■ **Given text**:

Despite Trump orders, no change how transgender students are served
ESCANABA — Despite a number of executive orders from President Donald Trump that aim to limit the acceptance of gender expression from transgender and gender-nonconforming Americans, there are no major plans to change how transgender students are served by Delta County school districts.
“I do not see anything immediately urgent — or applicable — here locally. Of course, it will be very interesting to watch as this evolves, and has the potential to hit closer to home. Right now, there will be nothing different about how we handle ourselves and our students at the local level. We will continue to follow our policies and professional practices, and take care of all of our staff and students, as we have in the past,” Gladstone and Rapid River Area Schools Superintendent Jay Kulbertis told the Daily Press not long after Trump signed the “Ending Radical Indoctrination in K-12 Schooling” executive order late last month.
The Ending Radical Indoctrination in K-12 Schooling order covers a broad range of topics from reinstating the 1776 Commission — an advisory committee Trump created in his first term to develop criteria for “patriotic education” and that identified “progressivism” and “identity politics” as “challenges to America’s principles” in a 2021 report — to a plan for bi-weekly lectures “grounded in patriotic education principles” that would be broadcast to Americans throughout the 2026 calendar year.
Most of the order, however, is focused on ending federal funding for the promotion or support of “gender ideology” or “discriminatory equity ideology” in K-12 schools. The White House has defined gender ideology as “the idea that there is a vast spectrum of genders that are disconnected from one’s sex.” Discriminatory equity ideology has a much longer, multi-part definition, but includes a number of ideas related to the concept of systemic racism, the promotion of “guilt” for “actions committed in the past by other members of the same race, color, sex, or national origin,” and the idea that “the United States is fundamentally racist, sexist, or otherwise discriminatory.”

[Data entries]

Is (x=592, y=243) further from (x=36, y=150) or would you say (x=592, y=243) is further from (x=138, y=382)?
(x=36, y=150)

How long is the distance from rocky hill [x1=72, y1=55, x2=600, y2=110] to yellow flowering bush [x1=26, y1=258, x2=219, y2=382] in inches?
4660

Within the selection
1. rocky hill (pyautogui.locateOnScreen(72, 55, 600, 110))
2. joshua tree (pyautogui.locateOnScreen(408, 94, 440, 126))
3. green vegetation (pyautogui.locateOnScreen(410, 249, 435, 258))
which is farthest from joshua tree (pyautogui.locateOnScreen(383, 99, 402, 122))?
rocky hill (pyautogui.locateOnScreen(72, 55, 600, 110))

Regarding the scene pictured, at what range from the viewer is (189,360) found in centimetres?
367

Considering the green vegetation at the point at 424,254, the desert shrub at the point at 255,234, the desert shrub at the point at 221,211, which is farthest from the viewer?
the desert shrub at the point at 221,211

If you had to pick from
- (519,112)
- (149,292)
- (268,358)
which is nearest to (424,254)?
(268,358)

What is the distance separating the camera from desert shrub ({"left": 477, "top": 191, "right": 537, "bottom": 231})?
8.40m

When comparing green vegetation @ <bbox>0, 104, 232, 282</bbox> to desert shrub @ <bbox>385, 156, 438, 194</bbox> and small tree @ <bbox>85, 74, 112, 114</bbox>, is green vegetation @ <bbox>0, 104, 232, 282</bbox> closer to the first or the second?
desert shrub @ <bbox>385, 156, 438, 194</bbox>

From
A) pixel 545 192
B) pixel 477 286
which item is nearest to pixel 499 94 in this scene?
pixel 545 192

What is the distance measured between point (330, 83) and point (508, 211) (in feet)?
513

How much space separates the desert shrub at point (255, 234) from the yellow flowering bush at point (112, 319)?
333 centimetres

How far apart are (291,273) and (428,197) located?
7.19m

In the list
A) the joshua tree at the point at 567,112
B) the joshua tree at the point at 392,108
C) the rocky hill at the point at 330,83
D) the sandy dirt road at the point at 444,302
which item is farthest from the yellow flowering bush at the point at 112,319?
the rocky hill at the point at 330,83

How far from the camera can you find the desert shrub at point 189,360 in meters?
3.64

■ **Exercises**:
a) Return verbatim every line of the data entries from the line containing "If you had to pick from" down to the last of the entries.
b) Resume the article on Delta County schools and transgender students, picking up after its last sentence.

■ **Responses**:
a)
If you had to pick from
- (519,112)
- (149,292)
- (268,358)
which is nearest to (424,254)?
(268,358)

What is the distance separating the camera from desert shrub ({"left": 477, "top": 191, "right": 537, "bottom": 231})?
8.40m

When comparing green vegetation @ <bbox>0, 104, 232, 282</bbox> to desert shrub @ <bbox>385, 156, 438, 194</bbox> and small tree @ <bbox>85, 74, 112, 114</bbox>, is green vegetation @ <bbox>0, 104, 232, 282</bbox> closer to the first or the second?
desert shrub @ <bbox>385, 156, 438, 194</bbox>

From
A) pixel 545 192
B) pixel 477 286
which item is nearest to pixel 499 94 in this scene?
pixel 545 192

What is the distance measured between point (330, 83) and point (508, 211) (in feet)?
513

How much space separates the desert shrub at point (255, 234) from the yellow flowering bush at point (112, 319)?
333 centimetres

How far apart are (291,273) and (428,197) located?
7.19m

In the list
A) the joshua tree at the point at 567,112
B) the joshua tree at the point at 392,108
C) the rocky hill at the point at 330,83
D) the sandy dirt road at the point at 444,302
which item is farthest from the yellow flowering bush at the point at 112,319?
the rocky hill at the point at 330,83

How far from the camera can you find the desert shrub at point 189,360 in meters?
3.64

b)
Escanaba Schools Superintendent Coby Fletcher was quick to point out that the order does not end funding itself. Rather, it directs certain government officials to develop a plan on how to restrict federal funding in specific areas.
“The EO gives a general outline of where the administration intends to go, but it really only assigns work to various directors. We’d need to see what they eventually come up with before we can evaluate it,” said Fletcher.
By Tuesday, April 29 — 90 days from the signing of the order — the secretary of education, the secretary of defense, and the secretary of health and human services, in consultation with the attorney general, must provide Trump’s administration with an “Ending Indoctrination Strategy.” That plan has to look at ways to restrict federal funds from supporting, directly or indirectly, gender or equity ideology.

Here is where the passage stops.